# Missing Values

Missing values are pretty common in data cleaning activities. And, missing values can be there for any number of reasons. For instance, if you are running a survey and a respondant didn't answer a question the missing value is actually an omission.

This kind of missing data is called **Missing at Random**. There's no physical or logic reason why the data is missing, in fact you could probably use other variables to predict it.

If there is no relationship to other variables, then we call this data **Missing Completely at Random (MCAR)**.
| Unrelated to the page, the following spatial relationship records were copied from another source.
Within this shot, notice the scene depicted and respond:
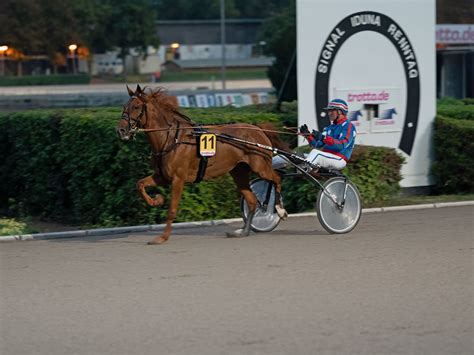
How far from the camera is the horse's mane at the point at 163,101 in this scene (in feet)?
40.0

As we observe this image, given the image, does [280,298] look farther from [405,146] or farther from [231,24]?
[231,24]

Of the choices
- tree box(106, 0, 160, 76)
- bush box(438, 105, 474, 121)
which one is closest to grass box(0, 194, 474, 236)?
bush box(438, 105, 474, 121)

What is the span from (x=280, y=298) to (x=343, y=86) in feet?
26.7

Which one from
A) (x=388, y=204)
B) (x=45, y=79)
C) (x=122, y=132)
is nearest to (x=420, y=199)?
(x=388, y=204)

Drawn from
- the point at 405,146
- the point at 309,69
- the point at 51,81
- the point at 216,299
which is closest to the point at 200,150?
the point at 216,299

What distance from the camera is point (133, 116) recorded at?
465 inches

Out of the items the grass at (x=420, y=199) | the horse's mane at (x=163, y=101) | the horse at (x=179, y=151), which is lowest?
the grass at (x=420, y=199)

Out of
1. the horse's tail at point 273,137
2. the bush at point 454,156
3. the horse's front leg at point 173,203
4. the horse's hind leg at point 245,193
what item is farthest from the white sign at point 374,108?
the horse's front leg at point 173,203

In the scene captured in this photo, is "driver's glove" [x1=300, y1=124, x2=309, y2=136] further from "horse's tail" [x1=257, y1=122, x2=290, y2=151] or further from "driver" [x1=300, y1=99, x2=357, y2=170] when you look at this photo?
"horse's tail" [x1=257, y1=122, x2=290, y2=151]

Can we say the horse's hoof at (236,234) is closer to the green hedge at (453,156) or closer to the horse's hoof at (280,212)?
the horse's hoof at (280,212)

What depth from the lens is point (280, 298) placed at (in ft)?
29.5

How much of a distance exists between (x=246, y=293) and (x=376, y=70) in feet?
27.9

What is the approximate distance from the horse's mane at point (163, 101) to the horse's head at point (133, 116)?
0.19 meters

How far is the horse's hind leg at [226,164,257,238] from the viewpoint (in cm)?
1253
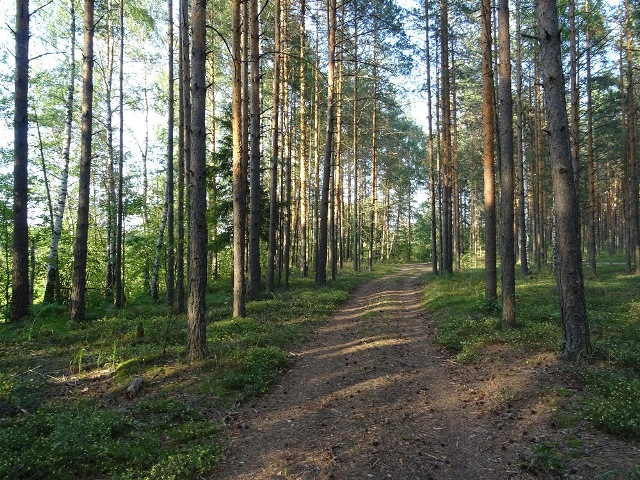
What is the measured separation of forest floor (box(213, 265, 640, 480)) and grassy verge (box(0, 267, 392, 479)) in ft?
1.67

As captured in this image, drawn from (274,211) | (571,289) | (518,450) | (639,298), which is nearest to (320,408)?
(518,450)

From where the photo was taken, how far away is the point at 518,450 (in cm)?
417

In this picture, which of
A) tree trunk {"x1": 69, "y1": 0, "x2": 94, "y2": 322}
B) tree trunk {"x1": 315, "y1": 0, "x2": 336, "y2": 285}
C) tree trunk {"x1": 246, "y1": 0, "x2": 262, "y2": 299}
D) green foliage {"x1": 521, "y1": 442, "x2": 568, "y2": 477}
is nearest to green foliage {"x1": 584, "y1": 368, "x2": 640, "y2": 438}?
green foliage {"x1": 521, "y1": 442, "x2": 568, "y2": 477}

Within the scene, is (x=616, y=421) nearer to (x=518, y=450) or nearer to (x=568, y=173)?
(x=518, y=450)

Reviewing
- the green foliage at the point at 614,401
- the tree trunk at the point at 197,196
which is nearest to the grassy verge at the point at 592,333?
the green foliage at the point at 614,401

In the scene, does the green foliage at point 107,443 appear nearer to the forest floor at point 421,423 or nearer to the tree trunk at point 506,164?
the forest floor at point 421,423

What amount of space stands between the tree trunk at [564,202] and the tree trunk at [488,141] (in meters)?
3.15

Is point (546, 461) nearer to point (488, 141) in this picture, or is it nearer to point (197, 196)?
point (197, 196)

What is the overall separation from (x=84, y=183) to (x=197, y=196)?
645 centimetres

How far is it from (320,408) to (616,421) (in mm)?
3603

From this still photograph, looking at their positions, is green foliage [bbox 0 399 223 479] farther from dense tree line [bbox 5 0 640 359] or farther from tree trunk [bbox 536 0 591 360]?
tree trunk [bbox 536 0 591 360]

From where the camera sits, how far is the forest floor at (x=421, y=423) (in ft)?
12.7

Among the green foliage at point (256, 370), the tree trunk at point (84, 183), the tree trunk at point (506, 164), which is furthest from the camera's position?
the tree trunk at point (84, 183)

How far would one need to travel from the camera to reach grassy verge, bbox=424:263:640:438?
4578 mm
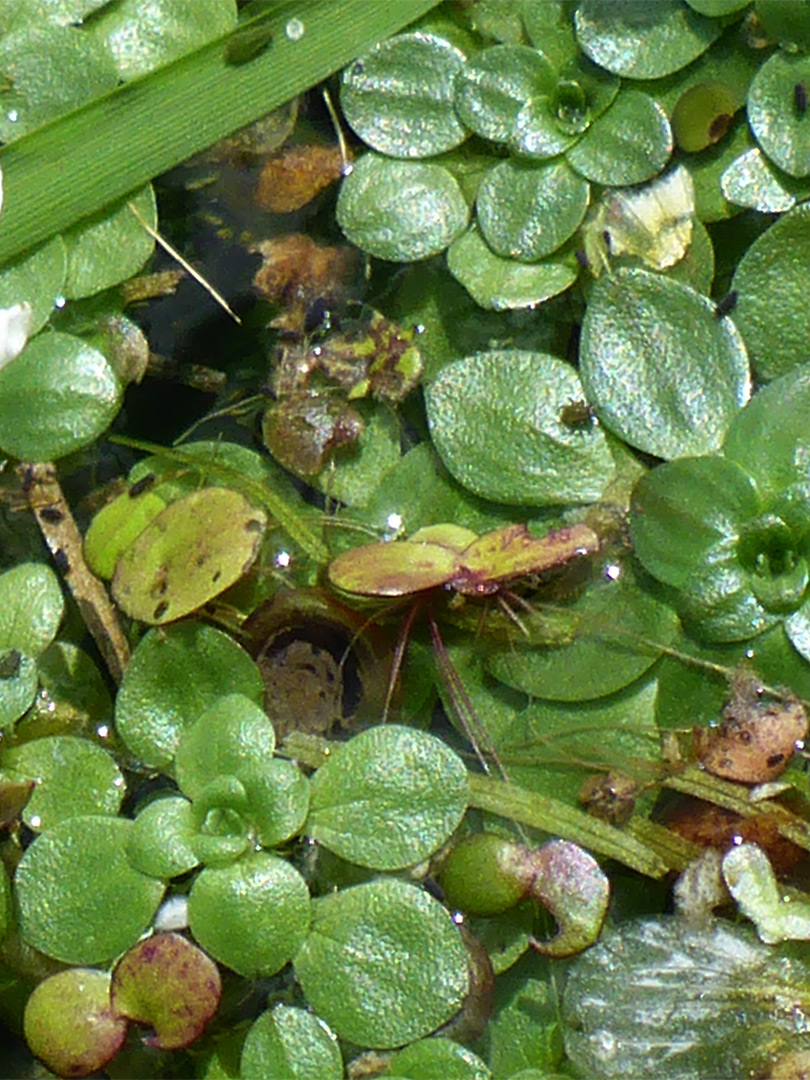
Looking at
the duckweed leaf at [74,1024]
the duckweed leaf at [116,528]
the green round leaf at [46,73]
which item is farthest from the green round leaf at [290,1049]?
the green round leaf at [46,73]

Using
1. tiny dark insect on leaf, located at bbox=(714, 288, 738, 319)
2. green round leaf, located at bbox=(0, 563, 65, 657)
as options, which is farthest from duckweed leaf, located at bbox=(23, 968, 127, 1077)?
tiny dark insect on leaf, located at bbox=(714, 288, 738, 319)

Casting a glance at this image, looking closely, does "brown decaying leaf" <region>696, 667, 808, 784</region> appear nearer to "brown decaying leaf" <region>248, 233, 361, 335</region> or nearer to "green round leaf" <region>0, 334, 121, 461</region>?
"brown decaying leaf" <region>248, 233, 361, 335</region>

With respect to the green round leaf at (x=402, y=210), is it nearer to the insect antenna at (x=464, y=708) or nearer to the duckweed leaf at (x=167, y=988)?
the insect antenna at (x=464, y=708)

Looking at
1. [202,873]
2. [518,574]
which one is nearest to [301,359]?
[518,574]

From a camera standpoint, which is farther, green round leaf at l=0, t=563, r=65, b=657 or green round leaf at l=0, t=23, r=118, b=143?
green round leaf at l=0, t=23, r=118, b=143

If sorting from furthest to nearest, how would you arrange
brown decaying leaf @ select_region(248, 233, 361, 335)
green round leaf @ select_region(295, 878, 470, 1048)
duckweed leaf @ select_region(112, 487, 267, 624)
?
brown decaying leaf @ select_region(248, 233, 361, 335) < duckweed leaf @ select_region(112, 487, 267, 624) < green round leaf @ select_region(295, 878, 470, 1048)

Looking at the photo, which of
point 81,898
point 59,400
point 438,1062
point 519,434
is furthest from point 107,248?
point 438,1062

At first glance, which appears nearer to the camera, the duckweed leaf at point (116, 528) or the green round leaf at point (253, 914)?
the green round leaf at point (253, 914)
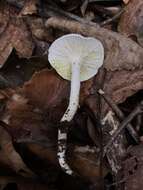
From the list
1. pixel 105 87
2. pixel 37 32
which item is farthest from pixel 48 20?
pixel 105 87

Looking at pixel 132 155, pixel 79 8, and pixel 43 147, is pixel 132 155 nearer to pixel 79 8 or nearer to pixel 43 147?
pixel 43 147

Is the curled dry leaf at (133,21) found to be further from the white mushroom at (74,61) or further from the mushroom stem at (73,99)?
the mushroom stem at (73,99)

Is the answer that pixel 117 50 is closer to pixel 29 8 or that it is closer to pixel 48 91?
pixel 48 91

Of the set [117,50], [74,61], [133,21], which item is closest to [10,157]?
[74,61]

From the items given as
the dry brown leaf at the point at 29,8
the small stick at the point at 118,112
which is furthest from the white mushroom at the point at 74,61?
the dry brown leaf at the point at 29,8

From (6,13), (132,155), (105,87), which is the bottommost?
(132,155)
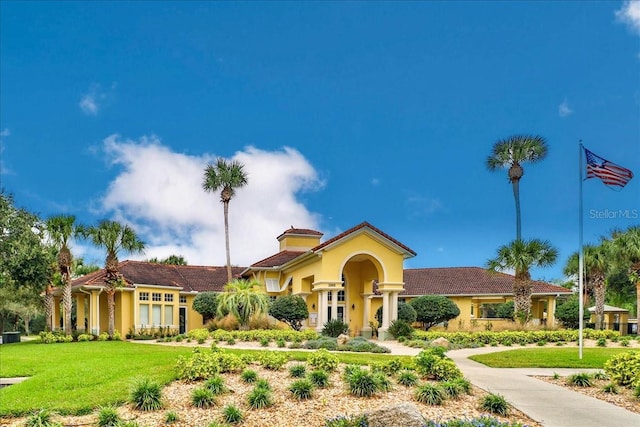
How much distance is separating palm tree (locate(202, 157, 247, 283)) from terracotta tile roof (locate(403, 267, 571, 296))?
548 inches

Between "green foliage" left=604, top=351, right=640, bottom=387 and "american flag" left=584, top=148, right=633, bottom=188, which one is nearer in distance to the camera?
"green foliage" left=604, top=351, right=640, bottom=387

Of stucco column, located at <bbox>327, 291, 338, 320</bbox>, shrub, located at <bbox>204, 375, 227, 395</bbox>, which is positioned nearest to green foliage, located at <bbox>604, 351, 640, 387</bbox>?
shrub, located at <bbox>204, 375, 227, 395</bbox>

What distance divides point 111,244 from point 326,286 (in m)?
12.8

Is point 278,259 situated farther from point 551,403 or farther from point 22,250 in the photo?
point 551,403

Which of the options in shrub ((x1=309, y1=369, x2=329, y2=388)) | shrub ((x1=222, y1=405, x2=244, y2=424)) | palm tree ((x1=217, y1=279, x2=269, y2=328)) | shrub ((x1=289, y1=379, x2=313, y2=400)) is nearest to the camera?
shrub ((x1=222, y1=405, x2=244, y2=424))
These are just two examples of missing data, and there are many more. For instance, data might be missing because it wasn't collected, either by the process responsible for collecting that data, such as a researcher, or because it wouldn't make sense if it were collected. This last example is extremely common when you start joining DataFrames together from multiple sources, such as joining a list of people at a university with a list of offices in the university (students generally don't have offices).

Let's look at some ways of handling missing data.

In [1]:
import qualified DataFrame as D

Python has a number of ways of representing missingness (nan, None etc). And you typically see if data is missing by counting the occurences of the values that represent missingness.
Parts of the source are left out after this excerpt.